• _Exercise description_
Line by line, retype the data exactly as it is given.

[Extracted data entries]

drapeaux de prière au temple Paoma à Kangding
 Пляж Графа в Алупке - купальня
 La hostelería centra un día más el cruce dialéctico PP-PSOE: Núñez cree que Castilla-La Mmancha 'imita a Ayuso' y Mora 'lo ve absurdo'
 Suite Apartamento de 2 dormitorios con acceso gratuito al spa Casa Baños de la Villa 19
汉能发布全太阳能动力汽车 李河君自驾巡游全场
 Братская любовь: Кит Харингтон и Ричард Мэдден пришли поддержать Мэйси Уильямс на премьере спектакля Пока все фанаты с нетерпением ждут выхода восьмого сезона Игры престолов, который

• _Response box_
drapeaux de prière au temple Paoma à Kangding
 Пляж Графа в Алупке - купальня
 La hostelería centra un día más el cruce dialéctico PP-PSOE: Núñez cree que Castilla-La Mmancha 'imita a Ayuso' y Mora 'lo ve absurdo'
 Suite Apartamento de 2 dormitorios con acceso gratuito al spa Casa Baños de la Villa 19
汉能发布全太阳能动力汽车 李河君自驾巡游全场
 Братская любовь: Кит Харингтон и Ричард Мэдден пришли поддержать Мэйси Уильямс на премьере спектакля Пока все фанаты с нетерпением ждут выхода восьмого сезона Игры престолов, который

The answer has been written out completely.